Side photo of a Norwich Terrier.


Judging the Norwich Terrier – A Breeder’s Perspective

My perspective of judging Norwich Terriers is that of a breeder. I’m not an AKC licensed judge. From inside the ring, my experience is limited to judging two Norwich Sweepstakes and a couple of matches; just enough to appreciate how difficult judging can be. That said, from outside the ring, I’ve spent hundreds of hours judging Norwich. Through the lens of a breeder, I view the purpose of dog shows as being to facilitate evaluation of future breeding stock.

Judging Norwich Terriers

Although the smallest of the terriers, Norwich should have substance—never fine-boned or toy-ish.

Whether inside or outside the ring, my approach is to evaluate the overall dog first. I make my “first cut” on type. I’m looking for a hardy little hunt terrier who appears capable of dispatching small vermin. He is fearless and never shy. Although the smallest of the terriers, Norwich should have substance—never fine-boned or toy-ish. He is a sturdy dog in a small package and surprisingly heavy when lifted.

First, I like to watch a Norwich moving. He should cover the ground efficiently. His neck should be of sufficient length and not stuffy, blending into well-laid-back shoulders to enable good reach. His height is achieved from depth of body, not length of leg. His body is short-coupled, with good spring of ribs and just a little distance from the last rib to the tail. His should have short, strong hocks and sufficient angulation to propel him forward, with his topline remaining level. In keeping with his working origin, the Norwich tail is medium-docked and of sufficient length to grasp. It is set high at 12 o’clock. All the pieces should fit together to give a pleasing picture of a small, sturdy, spirited dog who moves with confidence and purpose. He should not appear long-cast or too stuffy.

Heads are important for correct breed type. The wedge-shaped muzzle is strong and slightly tapering. The Norwich Breed Standard says a “slightly foxy expression.” That doesn’t mean a fox-shaped muzzle. Rather, it means that his expression is alert, keen, and interested. The skull is broad and slightly domed. His eyes are dark and a medium oval size. Round eyes look toy-ish and spoil the expression. His small prick ears should be set well apart and not too high on his head. He has a pronounced stop, and his muzzle is neither too long nor too short. The proportion of the head is approximately two-fifths muzzle and three-fifths backskull. The Standard says, “Tight-lipped with large teeth. A scissor bite.” It is silent about missing teeth.
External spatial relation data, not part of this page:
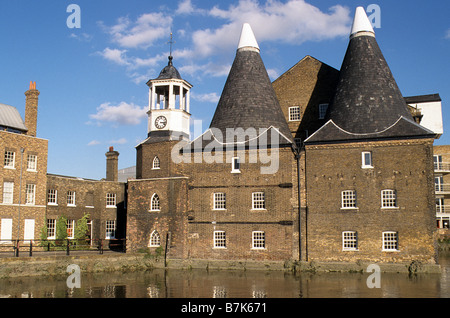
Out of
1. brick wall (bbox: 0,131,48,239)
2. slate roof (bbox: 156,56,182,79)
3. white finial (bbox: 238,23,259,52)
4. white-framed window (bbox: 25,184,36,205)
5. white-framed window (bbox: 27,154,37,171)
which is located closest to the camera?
brick wall (bbox: 0,131,48,239)

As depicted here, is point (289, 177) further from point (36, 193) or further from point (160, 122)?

Having first evaluated the side view, I watch him coming and going to evaluate soundness. Going away, he should neither move too close nor too wide. His elbows should not stick out coming towards you and he should not paddle. Ideally, his hind legs follow in the track of the front legs, converging slightly with speed, but some Norwich move a bit wide in front due to their full rib spring and short legs. I don’t mind this if the movement is true.

Judging Norwich Terriers
From Illustrated Guide to the Standard of Norwich Terriers
The Norwich Club of America. Used with permission.

At this point, I have a sense of the dog’s virtues and weak points. Now I will examine him more closely on the table, looking at details. His front legs are supposed to be straight and must be felt. Clever grooming can cover up crooked legs. His toes may turn out just slightly; however, his feet are small, and ideally, he stands on well-arched toes pointed forward, with thick pads. I feel the neck and shoulder placement with my hands. While he should have good lay-back, because he has short legs and is supposed to have good spring of rib, the chest will have some width. Also, I check the topline and tailset with my hands because clever grooming can cover up rolls and topline dips.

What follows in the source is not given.